Does your project not seem real to you? Try doing something tangible to move it forward. Planning, making spreadsheets, budgeting, building a website are vital steps, but they also don’t create something you can touch. Contact the venue or the musicians. Put money down--or do something that puts you on the hook. You’ll feel the responsibility--and the corresponding sense of realness.
Sometimes, you just have to move on from a project. It’s not working for some reason. There’s no sense in spending more time and money on something just because you’ve already spent time and money (the sunk cost fallacy). Maybe you were desperate to make it work--it’s your passion project. Think about why it’s not working. If you can find a way to move it forward, great. If you can’t, set it aside--at least for now. We can always return to our old projects with a fresh mind.
If you could do anything, what would it be? Would it be the same thing that you’re doing now? We might not be able to do what we want to the same degree if we had a ton of money or time. But we can do what we want to a lesser degree--proportional to the amount of time and money we do have. Why wait to start doing what you want?
We all have personal, social, and professional lives. Sometimes they overlap (especially in music). Difficulties in one can lead to difficulties in another just because one suddenly needs more time. When that happens, take the time that you need. If you’re going through a breakup, figure out what you need to do for that (maybe it’s to keep yourself busy with your projects). Whatever you do, handle it straight on. Be honest with yourself. If that grant rejection hurt, acknowledge that. Make adjustments. Learn from what has happened. Push yourself but stay mentally and physically healthy. Music is too hard a business to put yourself at a disadvantage by ignoring the fires of life that inevitably pop up.
Music is collaborative by nature. Typically, there is more than one musician. A composer. An audience. Without these, we can make sounds but we really can’t make music. So, don’t think you can do it alone. Invite others to join you.
Advice can be helpful. We can learn lessons from other people without having to go through the same difficulties. Sometimes, though, we end up in a cycle of asking how to do something or whether to do something. We want to get it right--after all, most of classical music training is about doing things correctly. After a while, though, you’re just wasting your time and letting the fear of failure get in your way...do something. Succeed. Or fail. At least you’ll be closer to your goal.

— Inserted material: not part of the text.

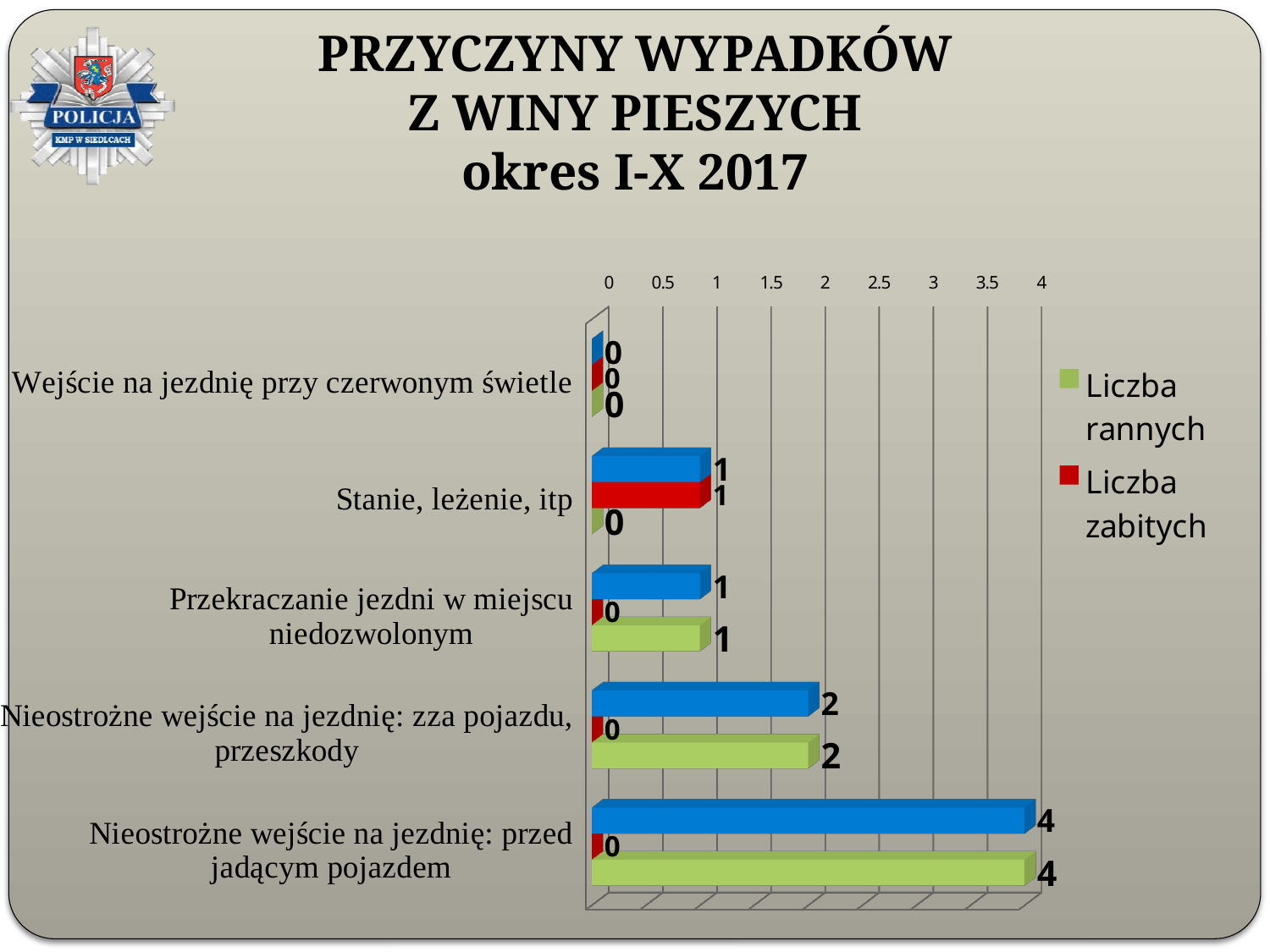
How many series does the legend list? 2 Which category has the highest value of Liczba zabitych? Stanie, leżenie, itp What is the difference in Liczba rannych between "Nieostrożne wejście na jezdnię: przed jadącym pojazdem" and "Nieostrożne wejście na jezdnię: zza pojazdu, przeszkody"? 2 What is the value of Liczba zabitych for "Wejście na jezdnię przy czerwonym świetle"? 0 Which has the larger value of Liczba rannych: "Stanie, leżenie, itp" or "Przekraczanie jezdni w miejscu niedozwolonym"? Przekraczanie jezdni w miejscu niedozwolonym What is the value of Liczba rannych for "Nieostrożne wejście na jezdnię: przed jadącym pojazdem"? 4 What is the value of Liczba zabitych for "Stanie, leżenie, itp"? 1 Which category has the highest value of Liczba rannych? Nieostrożne wejście na jezdnię: przed jadącym pojazdem What is the value of Liczba rannych for "Nieostrożne wejście na jezdnię: zza pojazdu, przeszkody"? 2 What kind of chart is shown on the slide? bar chart What is the value of Liczba rannych for "Przekraczanie jezdni w miejscu niedozwolonym"? 1 How many categories are shown on the chart? 5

What do you really love? What causes that feeling in your stomach when you can’t really explain why you love something so much? Maybe you love Chopin’s nocturnes or perhaps Sibelius’ tone poems. Or you might love the feeling you get when a group sits down together or the first time a commissioned work comes off the page with real musicians.
That feeling is special and tells us a lot about ourselves--and provides a reason to keep going. If you find that you never truly love any aspect of music or working with others, then you should explore why that is. Are you too afraid to feel something or should you do something else with your life? The deepest part of yourself is trying to communicate with you through music. You should listen.